Exercise data:

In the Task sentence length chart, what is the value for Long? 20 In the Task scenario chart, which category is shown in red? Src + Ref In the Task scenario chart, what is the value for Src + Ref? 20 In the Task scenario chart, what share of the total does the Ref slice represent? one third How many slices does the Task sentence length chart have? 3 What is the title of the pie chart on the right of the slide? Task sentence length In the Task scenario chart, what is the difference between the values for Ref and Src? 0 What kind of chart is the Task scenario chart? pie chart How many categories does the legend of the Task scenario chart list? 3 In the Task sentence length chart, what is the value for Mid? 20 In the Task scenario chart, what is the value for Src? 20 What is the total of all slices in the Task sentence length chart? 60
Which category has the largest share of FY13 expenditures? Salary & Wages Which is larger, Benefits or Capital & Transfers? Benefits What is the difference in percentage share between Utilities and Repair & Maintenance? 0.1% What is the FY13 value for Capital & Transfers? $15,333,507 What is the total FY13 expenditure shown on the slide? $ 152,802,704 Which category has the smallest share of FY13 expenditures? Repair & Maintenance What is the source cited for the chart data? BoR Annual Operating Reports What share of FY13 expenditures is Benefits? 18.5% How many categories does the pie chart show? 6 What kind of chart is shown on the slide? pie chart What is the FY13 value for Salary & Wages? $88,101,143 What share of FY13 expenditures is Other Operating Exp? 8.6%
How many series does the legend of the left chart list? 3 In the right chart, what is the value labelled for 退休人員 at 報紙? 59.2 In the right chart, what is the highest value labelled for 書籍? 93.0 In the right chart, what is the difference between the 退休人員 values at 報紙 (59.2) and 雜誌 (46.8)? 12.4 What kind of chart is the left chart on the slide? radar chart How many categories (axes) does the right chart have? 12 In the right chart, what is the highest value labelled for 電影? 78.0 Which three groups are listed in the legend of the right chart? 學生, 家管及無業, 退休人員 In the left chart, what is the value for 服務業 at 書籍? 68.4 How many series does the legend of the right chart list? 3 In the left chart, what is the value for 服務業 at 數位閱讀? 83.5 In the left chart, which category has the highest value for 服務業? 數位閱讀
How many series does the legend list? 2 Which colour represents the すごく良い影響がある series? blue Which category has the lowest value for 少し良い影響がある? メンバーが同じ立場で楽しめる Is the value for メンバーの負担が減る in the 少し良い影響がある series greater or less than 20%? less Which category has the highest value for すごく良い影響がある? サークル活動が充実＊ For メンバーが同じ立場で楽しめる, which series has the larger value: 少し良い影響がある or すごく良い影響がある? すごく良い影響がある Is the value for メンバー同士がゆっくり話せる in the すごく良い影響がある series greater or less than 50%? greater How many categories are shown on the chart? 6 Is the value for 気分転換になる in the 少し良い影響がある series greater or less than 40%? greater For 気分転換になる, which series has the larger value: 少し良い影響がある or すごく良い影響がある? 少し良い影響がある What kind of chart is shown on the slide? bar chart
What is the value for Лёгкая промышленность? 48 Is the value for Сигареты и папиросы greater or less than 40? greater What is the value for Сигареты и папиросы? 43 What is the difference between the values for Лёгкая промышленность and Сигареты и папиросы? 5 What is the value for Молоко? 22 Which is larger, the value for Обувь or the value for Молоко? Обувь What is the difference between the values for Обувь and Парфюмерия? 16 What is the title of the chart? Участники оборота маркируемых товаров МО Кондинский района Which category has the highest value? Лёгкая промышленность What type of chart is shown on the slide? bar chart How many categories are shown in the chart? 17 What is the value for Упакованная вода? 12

Exercise instructions:
Return all of the lines above, word for word.

Solution to this task:
In the Task sentence length chart, what is the value for Long? 20 In the Task scenario chart, which category is shown in red? Src + Ref In the Task scenario chart, what is the value for Src + Ref? 20 In the Task scenario chart, what share of the total does the Ref slice represent? one third How many slices does the Task sentence length chart have? 3 What is the title of the pie chart on the right of the slide? Task sentence length In the Task scenario chart, what is the difference between the values for Ref and Src? 0 What kind of chart is the Task scenario chart? pie chart How many categories does the legend of the Task scenario chart list? 3 In the Task sentence length chart, what is the value for Mid? 20 In the Task scenario chart, what is the value for Src? 20 What is the total of all slices in the Task sentence length chart? 60
Which category has the largest share of FY13 expenditures? Salary & Wages Which is larger, Benefits or Capital & Transfers? Benefits What is the difference in percentage share between Utilities and Repair & Maintenance? 0.1% What is the FY13 value for Capital & Transfers? $15,333,507 What is the total FY13 expenditure shown on the slide? $ 152,802,704 Which category has the smallest share of FY13 expenditures? Repair & Maintenance What is the source cited for the chart data? BoR Annual Operating Reports What share of FY13 expenditures is Benefits? 18.5% How many categories does the pie chart show? 6 What kind of chart is shown on the slide? pie chart What is the FY13 value for Salary & Wages? $88,101,143 What share of FY13 expenditures is Other Operating Exp? 8.6%
How many series does the legend of the left chart list? 3 In the right chart, what is the value labelled for 退休人員 at 報紙? 59.2 In the right chart, what is the highest value labelled for 書籍? 93.0 In the right chart, what is the difference between the 退休人員 values at 報紙 (59.2) and 雜誌 (46.8)? 12.4 What kind of chart is the left chart on the slide? radar chart How many categories (axes) does the right chart have? 12 In the right chart, what is the highest value labelled for 電影? 78.0 Which three groups are listed in the legend of the right chart? 學生, 家管及無業, 退休人員 In the left chart, what is the value for 服務業 at 書籍? 68.4 How many series does the legend of the right chart list? 3 In the left chart, what is the value for 服務業 at 數位閱讀? 83.5 In the left chart, which category has the highest value for 服務業? 數位閱讀
How many series does the legend list? 2 Which colour represents the すごく良い影響がある series? blue Which category has the lowest value for 少し良い影響がある? メンバーが同じ立場で楽しめる Is the value for メンバーの負担が減る in the 少し良い影響がある series greater or less than 20%? less Which category has the highest value for すごく良い影響がある? サークル活動が充実＊ For メンバーが同じ立場で楽しめる, which series has the larger value: 少し良い影響がある or すごく良い影響がある? すごく良い影響がある Is the value for メンバー同士がゆっくり話せる in the すごく良い影響がある series greater or less than 50%? greater How many categories are shown on the chart? 6 Is the value for 気分転換になる in the 少し良い影響がある series greater or less than 40%? greater For 気分転換になる, which series has the larger value: 少し良い影響がある or すごく良い影響がある? 少し良い影響がある What kind of chart is shown on the slide? bar chart
What is the value for Лёгкая промышленность? 48 Is the value for Сигареты и папиросы greater or less than 40? greater What is the value for Сигареты и папиросы? 43 What is the difference between the values for Лёгкая промышленность and Сигареты и папиросы? 5 What is the value for Молоко? 22 Which is larger, the value for Обувь or the value for Молоко? Обувь What is the difference between the values for Обувь and Парфюмерия? 16 What is the title of the chart? Участники оборота маркируемых товаров МО Кондинский района Which category has the highest value? Лёгкая промышленность What type of chart is shown on the slide? bar chart How many categories are shown in the chart? 17 What is the value for Упакованная вода? 12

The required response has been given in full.